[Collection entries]

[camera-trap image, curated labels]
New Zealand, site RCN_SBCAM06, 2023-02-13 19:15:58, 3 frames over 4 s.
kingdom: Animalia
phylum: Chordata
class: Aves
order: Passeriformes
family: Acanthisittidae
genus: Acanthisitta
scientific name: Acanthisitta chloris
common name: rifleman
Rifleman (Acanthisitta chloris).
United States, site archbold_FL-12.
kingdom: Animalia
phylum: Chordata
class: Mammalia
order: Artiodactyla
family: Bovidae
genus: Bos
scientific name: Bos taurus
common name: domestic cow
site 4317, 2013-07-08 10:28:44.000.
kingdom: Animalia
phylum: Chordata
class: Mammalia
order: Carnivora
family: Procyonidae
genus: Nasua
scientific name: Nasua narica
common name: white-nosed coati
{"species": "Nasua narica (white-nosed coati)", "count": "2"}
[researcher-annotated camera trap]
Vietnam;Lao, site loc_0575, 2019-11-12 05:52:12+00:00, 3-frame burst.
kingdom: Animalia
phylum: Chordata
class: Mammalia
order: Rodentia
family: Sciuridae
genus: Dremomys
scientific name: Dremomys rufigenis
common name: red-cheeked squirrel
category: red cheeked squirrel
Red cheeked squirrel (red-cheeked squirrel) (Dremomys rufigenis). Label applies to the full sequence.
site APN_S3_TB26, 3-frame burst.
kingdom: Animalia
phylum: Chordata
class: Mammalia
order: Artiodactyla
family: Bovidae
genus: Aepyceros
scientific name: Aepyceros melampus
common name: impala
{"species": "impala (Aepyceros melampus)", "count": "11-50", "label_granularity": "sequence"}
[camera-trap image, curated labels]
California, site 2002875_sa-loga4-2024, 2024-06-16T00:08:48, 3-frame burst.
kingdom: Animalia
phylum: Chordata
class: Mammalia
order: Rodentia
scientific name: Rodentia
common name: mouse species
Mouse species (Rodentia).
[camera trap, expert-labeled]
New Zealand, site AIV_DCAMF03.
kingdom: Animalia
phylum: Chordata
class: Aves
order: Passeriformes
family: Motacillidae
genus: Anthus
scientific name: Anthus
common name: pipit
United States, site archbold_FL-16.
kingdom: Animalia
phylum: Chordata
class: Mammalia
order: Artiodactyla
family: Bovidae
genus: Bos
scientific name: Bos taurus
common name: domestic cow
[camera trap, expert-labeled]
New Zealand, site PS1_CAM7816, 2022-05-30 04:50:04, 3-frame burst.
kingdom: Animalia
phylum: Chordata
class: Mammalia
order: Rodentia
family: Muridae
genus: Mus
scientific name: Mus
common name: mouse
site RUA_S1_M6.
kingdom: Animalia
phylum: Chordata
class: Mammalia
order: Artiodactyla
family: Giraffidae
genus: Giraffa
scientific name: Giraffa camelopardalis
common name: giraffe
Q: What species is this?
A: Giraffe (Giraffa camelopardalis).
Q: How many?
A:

◆ Task item:
Set every record down word for word, omitting none.

◆ Answer to the exercise:
[camera-trap image, curated labels]
New Zealand, site RCN_SBCAM06, 2023-02-13 19:15:58, 3 frames over 4 s.
kingdom: Animalia
phylum: Chordata
class: Aves
order: Passeriformes
family: Acanthisittidae
genus: Acanthisitta
scientific name: Acanthisitta chloris
common name: rifleman
Rifleman (Acanthisitta chloris).
United States, site archbold_FL-12.
kingdom: Animalia
phylum: Chordata
class: Mammalia
order: Artiodactyla
family: Bovidae
genus: Bos
scientific name: Bos taurus
common name: domestic cow
site 4317, 2013-07-08 10:28:44.000.
kingdom: Animalia
phylum: Chordata
class: Mammalia
order: Carnivora
family: Procyonidae
genus: Nasua
scientific name: Nasua narica
common name: white-nosed coati
{"species": "Nasua narica (white-nosed coati)", "count": "2"}
[researcher-annotated camera trap]
Vietnam;Lao, site loc_0575, 2019-11-12 05:52:12+00:00, 3-frame burst.
kingdom: Animalia
phylum: Chordata
class: Mammalia
order: Rodentia
family: Sciuridae
genus: Dremomys
scientific name: Dremomys rufigenis
common name: red-cheeked squirrel
category: red cheeked squirrel
Red cheeked squirrel (red-cheeked squirrel) (Dremomys rufigenis). Label applies to the full sequence.
site APN_S3_TB26, 3-frame burst.
kingdom: Animalia
phylum: Chordata
class: Mammalia
order: Artiodactyla
family: Bovidae
genus: Aepyceros
scientific name: Aepyceros melampus
common name: impala
{"species": "impala (Aepyceros melampus)", "count": "11-50", "label_granularity": "sequence"}
[camera-trap image, curated labels]
California, site 2002875_sa-loga4-2024, 2024-06-16T00:08:48, 3-frame burst.
kingdom: Animalia
phylum: Chordata
class: Mammalia
order: Rodentia
scientific name: Rodentia
common name: mouse species
Mouse species (Rodentia).
[camera trap, expert-labeled]
New Zealand, site AIV_DCAMF03.
kingdom: Animalia
phylum: Chordata
class: Aves
order: Passeriformes
family: Motacillidae
genus: Anthus
scientific name: Anthus
common name: pipit
United States, site archbold_FL-16.
kingdom: Animalia
phylum: Chordata
class: Mammalia
order: Artiodactyla
family: Bovidae
genus: Bos
scientific name: Bos taurus
common name: domestic cow
[camera trap, expert-labeled]
New Zealand, site PS1_CAM7816, 2022-05-30 04:50:04, 3-frame burst.
kingdom: Animalia
phylum: Chordata
class: Mammalia
order: Rodentia
family: Muridae
genus: Mus
scientific name: Mus
common name: mouse
site RUA_S1_M6.
kingdom: Animalia
phylum: Chordata
class: Mammalia
order: Artiodactyla
family: Giraffidae
genus: Giraffa
scientific name: Giraffa camelopardalis
common name: giraffe
Q: What species is this?
A: Giraffe (Giraffa camelopardalis).
Q: How many?
A:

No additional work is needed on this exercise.